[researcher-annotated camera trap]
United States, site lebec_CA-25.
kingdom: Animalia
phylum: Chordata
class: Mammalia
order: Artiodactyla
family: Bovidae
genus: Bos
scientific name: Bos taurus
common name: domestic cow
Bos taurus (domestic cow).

EXERCISE INSTRUCTIONS: The records above need to be transcribed in full. Keep every character unchanged.

YOUR RESPONSE:
[researcher-annotated camera trap]
United States, site lebec_CA-25.
kingdom: Animalia
phylum: Chordata
class: Mammalia
order: Artiodactyla
family: Bovidae
genus: Bos
scientific name: Bos taurus
common name: domestic cow
Bos taurus (domestic cow).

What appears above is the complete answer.